* [Passage for review]:
--- START ---

These insights were precious.

Addiction is a cage.

Each bar of the cage was one of the beliefs I carried about myself; stemming from beyond memory. Initially drugs made me feel better about myself. I thought I was funnier, more intelligent and more creative when I got high. I began as a 12-year-old girl, trying to fit in with her friends. Eventually, I believed that I had to use drugs in order to stimulate my creativity, to relax, to have fun and ultimately to feel 'more myself.' Finally, I began using drugs to avoid facing my problems. When I smoked pot, problems at work or relationship issues seemed to take on a different perspective. These harbingers of my addiction preceded my crack use by four decades.

I had to work hard to take apart the cage of beliefs I had built.

--- END ---

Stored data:
--- START ---

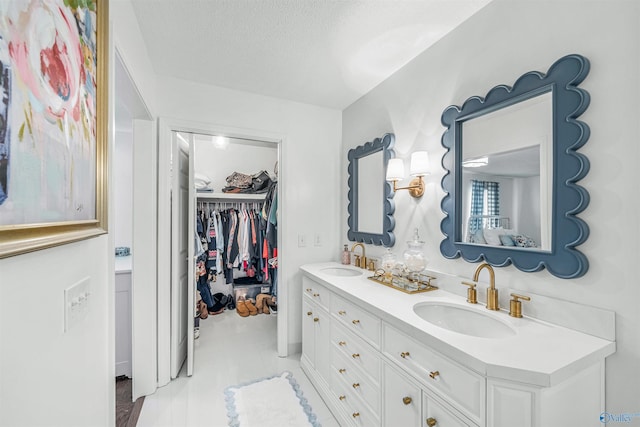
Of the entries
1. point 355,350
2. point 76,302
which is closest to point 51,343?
point 76,302

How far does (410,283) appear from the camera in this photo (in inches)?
67.7

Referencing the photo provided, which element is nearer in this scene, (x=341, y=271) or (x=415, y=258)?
(x=415, y=258)

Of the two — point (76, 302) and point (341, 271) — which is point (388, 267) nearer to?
point (341, 271)

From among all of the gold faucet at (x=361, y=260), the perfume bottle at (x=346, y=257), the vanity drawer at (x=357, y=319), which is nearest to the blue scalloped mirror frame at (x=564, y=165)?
the vanity drawer at (x=357, y=319)

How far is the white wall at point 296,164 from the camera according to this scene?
234 cm

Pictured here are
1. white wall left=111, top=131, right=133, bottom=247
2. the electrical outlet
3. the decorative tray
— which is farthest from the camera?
white wall left=111, top=131, right=133, bottom=247

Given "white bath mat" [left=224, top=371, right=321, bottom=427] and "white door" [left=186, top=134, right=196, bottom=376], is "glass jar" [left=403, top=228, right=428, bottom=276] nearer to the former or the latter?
"white bath mat" [left=224, top=371, right=321, bottom=427]

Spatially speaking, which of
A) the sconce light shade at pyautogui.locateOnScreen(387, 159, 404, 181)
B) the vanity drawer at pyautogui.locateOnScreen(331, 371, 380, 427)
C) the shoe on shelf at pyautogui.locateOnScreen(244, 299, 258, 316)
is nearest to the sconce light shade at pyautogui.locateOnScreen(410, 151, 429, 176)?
Result: the sconce light shade at pyautogui.locateOnScreen(387, 159, 404, 181)

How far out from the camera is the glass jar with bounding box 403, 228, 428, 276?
1702 millimetres

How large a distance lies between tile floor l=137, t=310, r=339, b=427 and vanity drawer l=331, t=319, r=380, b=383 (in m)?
0.47

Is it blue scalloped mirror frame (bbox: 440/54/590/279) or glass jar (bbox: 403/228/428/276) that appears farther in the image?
glass jar (bbox: 403/228/428/276)

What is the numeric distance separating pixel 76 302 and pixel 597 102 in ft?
6.26

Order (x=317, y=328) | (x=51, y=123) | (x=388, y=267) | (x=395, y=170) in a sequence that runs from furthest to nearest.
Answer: (x=317, y=328) < (x=395, y=170) < (x=388, y=267) < (x=51, y=123)

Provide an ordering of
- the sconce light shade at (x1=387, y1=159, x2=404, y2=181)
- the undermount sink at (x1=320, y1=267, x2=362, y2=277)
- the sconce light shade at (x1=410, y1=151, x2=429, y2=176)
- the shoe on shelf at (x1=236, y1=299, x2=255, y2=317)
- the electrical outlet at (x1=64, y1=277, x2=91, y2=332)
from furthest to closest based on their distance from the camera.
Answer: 1. the shoe on shelf at (x1=236, y1=299, x2=255, y2=317)
2. the undermount sink at (x1=320, y1=267, x2=362, y2=277)
3. the sconce light shade at (x1=387, y1=159, x2=404, y2=181)
4. the sconce light shade at (x1=410, y1=151, x2=429, y2=176)
5. the electrical outlet at (x1=64, y1=277, x2=91, y2=332)
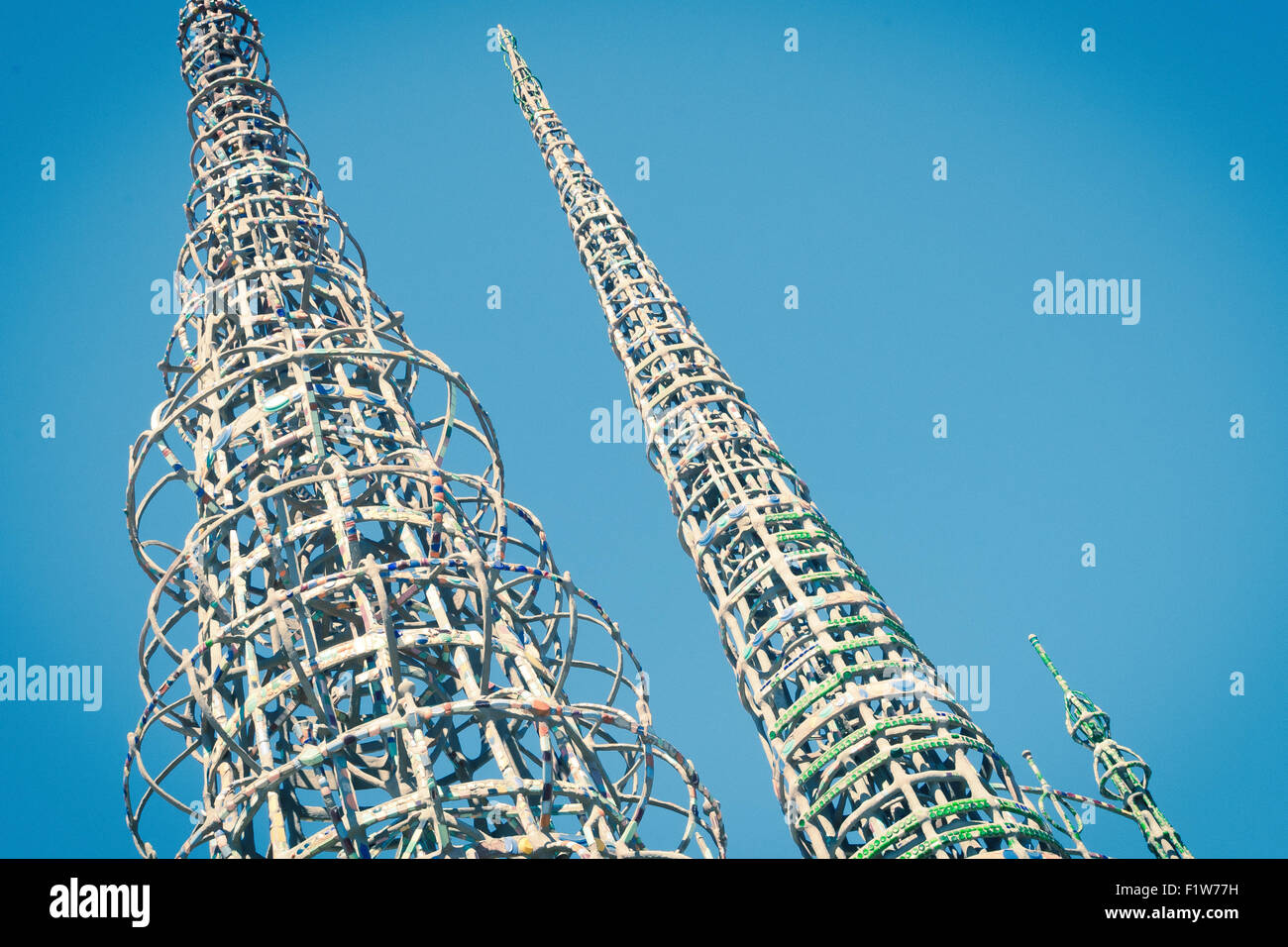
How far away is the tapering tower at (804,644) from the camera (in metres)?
35.9

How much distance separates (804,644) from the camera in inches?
1679

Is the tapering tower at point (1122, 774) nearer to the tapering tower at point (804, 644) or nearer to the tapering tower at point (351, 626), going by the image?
the tapering tower at point (804, 644)

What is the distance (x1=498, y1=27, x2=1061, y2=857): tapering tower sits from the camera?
35938 mm

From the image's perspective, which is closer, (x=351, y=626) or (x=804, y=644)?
(x=351, y=626)

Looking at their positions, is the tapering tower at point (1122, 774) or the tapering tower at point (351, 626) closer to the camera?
the tapering tower at point (351, 626)

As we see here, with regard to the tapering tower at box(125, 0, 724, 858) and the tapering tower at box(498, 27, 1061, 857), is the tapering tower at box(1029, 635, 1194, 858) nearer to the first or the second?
the tapering tower at box(498, 27, 1061, 857)

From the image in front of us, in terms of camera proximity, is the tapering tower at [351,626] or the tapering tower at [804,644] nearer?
the tapering tower at [351,626]

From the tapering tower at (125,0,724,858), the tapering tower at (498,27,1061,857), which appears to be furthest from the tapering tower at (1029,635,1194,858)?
the tapering tower at (125,0,724,858)

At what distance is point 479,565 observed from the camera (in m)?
A: 20.1

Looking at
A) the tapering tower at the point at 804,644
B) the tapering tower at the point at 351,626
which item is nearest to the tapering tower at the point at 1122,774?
the tapering tower at the point at 804,644

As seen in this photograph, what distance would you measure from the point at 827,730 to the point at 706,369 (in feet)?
62.6

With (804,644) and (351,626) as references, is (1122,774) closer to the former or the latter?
(804,644)

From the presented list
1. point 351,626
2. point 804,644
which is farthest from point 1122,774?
point 351,626
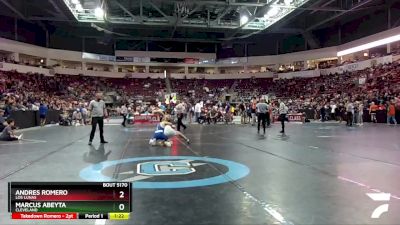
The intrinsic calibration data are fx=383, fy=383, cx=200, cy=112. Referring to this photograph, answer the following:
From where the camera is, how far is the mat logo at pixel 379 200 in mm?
4422

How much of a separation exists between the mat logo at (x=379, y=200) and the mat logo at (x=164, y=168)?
3230mm

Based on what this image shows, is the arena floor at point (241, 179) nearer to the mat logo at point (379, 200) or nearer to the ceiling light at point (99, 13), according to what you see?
the mat logo at point (379, 200)

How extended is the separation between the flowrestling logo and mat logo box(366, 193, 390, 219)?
87.2 inches

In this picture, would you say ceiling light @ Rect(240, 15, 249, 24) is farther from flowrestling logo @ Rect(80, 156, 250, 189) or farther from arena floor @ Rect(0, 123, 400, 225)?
flowrestling logo @ Rect(80, 156, 250, 189)

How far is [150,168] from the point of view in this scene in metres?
7.66

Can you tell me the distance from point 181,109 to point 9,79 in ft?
82.5

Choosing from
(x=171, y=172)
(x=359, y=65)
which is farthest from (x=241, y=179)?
(x=359, y=65)

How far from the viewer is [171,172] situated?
7.21 metres

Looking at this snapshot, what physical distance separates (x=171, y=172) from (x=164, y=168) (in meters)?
0.48

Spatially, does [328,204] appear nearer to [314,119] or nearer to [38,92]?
[314,119]

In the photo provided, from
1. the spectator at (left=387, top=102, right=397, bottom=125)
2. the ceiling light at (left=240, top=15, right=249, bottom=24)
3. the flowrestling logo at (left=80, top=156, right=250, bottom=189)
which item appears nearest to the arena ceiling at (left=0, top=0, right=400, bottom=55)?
the ceiling light at (left=240, top=15, right=249, bottom=24)

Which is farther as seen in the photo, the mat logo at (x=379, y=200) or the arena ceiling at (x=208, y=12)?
the arena ceiling at (x=208, y=12)
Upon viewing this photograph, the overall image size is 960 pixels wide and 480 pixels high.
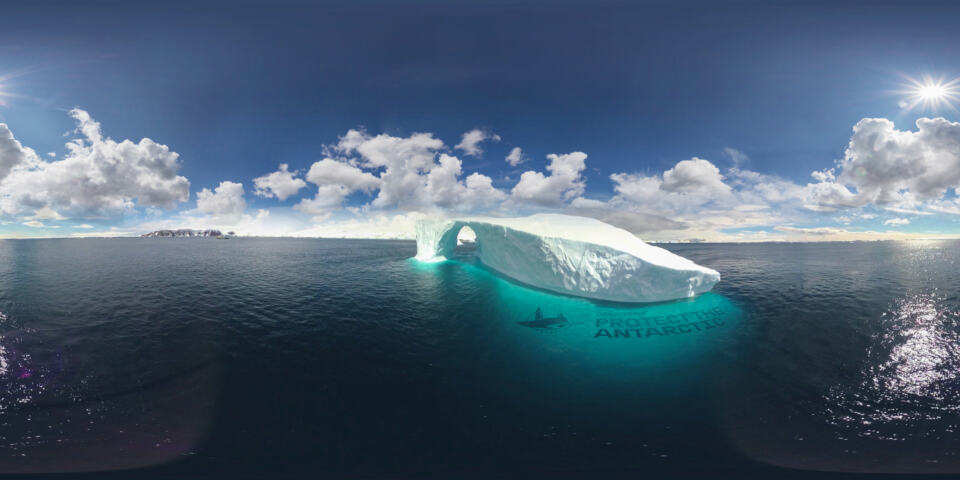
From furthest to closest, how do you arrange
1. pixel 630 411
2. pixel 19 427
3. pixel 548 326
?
1. pixel 548 326
2. pixel 630 411
3. pixel 19 427

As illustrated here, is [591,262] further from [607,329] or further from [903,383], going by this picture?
[903,383]

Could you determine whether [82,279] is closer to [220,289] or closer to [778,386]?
[220,289]

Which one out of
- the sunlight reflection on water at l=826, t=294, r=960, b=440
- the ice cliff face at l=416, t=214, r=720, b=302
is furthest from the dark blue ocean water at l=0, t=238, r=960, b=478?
the ice cliff face at l=416, t=214, r=720, b=302

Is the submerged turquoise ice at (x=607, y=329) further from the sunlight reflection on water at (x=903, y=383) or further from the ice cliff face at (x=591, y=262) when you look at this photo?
the sunlight reflection on water at (x=903, y=383)

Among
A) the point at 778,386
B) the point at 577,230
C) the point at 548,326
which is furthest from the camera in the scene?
the point at 577,230

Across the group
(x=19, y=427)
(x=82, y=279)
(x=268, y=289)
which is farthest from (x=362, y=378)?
(x=82, y=279)

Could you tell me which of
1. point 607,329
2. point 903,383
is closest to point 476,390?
point 607,329
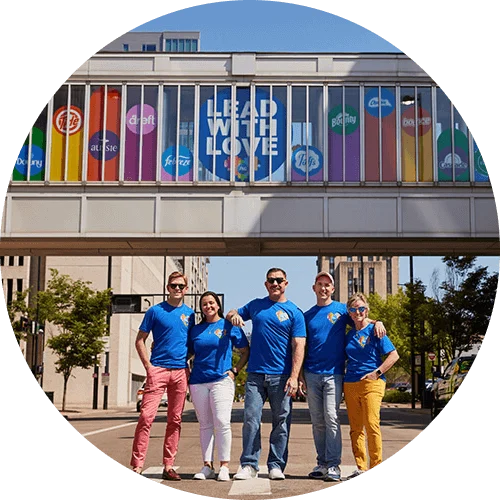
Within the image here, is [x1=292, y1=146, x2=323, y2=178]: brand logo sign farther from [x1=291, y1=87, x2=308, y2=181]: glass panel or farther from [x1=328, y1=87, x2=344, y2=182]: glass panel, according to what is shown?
[x1=328, y1=87, x2=344, y2=182]: glass panel

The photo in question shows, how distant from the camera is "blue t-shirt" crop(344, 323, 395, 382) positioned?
5582mm

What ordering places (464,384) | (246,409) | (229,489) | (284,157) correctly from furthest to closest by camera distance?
(284,157) < (246,409) < (229,489) < (464,384)

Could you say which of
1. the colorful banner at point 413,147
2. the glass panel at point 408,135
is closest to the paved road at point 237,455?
the colorful banner at point 413,147

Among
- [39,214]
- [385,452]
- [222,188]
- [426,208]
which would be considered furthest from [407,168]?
[385,452]

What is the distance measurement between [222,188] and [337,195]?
10.4ft

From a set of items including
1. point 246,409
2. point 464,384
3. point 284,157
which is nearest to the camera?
point 464,384

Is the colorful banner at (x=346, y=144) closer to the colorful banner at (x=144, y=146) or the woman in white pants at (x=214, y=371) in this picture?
the colorful banner at (x=144, y=146)

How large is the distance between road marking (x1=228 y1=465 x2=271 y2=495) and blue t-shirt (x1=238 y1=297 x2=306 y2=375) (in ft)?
2.34

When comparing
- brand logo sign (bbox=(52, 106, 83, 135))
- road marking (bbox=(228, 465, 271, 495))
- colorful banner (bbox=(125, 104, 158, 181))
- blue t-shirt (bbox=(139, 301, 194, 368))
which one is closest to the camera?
road marking (bbox=(228, 465, 271, 495))

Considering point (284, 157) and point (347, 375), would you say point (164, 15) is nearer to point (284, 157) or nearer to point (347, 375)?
point (347, 375)

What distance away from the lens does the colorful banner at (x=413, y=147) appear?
66.3 feet

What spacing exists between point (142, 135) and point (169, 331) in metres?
17.5

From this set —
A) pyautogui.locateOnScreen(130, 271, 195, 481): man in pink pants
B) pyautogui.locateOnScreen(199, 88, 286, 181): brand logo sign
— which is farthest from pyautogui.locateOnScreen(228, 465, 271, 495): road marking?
pyautogui.locateOnScreen(199, 88, 286, 181): brand logo sign

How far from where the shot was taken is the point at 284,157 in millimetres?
21578
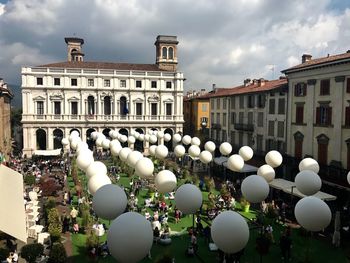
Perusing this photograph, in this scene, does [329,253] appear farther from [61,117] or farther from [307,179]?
[61,117]

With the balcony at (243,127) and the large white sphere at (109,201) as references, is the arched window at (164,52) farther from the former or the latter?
the large white sphere at (109,201)

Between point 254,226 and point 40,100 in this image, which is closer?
point 254,226

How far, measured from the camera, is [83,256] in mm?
15148

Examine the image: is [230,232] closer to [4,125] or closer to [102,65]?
[4,125]

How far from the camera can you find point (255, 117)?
35.8m

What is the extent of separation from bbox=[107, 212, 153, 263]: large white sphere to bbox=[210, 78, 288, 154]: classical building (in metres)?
24.6

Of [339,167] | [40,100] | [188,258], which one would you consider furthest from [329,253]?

--- END ---

Continue the passage about addiction as a cage of beliefs, beginning directly after its final sentence.

* [Answer to this task]:
Real acceptance was key in my recovery. I learned to truly accept, understand and appreciate my dual illnesses with the help from the Vancouver Coastal Health Dual Diagnosis Program. I enrolled in a day program and worked with a wonderful team of professionals. I came into their program feeling depressed and ashamed of myself. I left seven months later feeling strong and optimistic. I learned that my bipolar disorder comes with a tremendous responsibility. Like a mountaineer at the top of a steep slope, I must step a carefully through life. Each step I make must be attentive and purposeful. I now take my medications properly, get enough sleep, eat well and exercise. I'm finally learning how to manage myself and my illnesses effectively.

Mania no longer holds its sway over me.

I resisted taking prescription medication for close to two years, because I was afraid of the side effects. A drug addict being afraid of prescription drugs! But such contradictions make sense to me today. And I understand that I need to take my meds in order to stay stable. I still have my creative drive; and I can use it more effectively, focus it more powerfully when I'm balanced.

Today, I embrace my illnesses.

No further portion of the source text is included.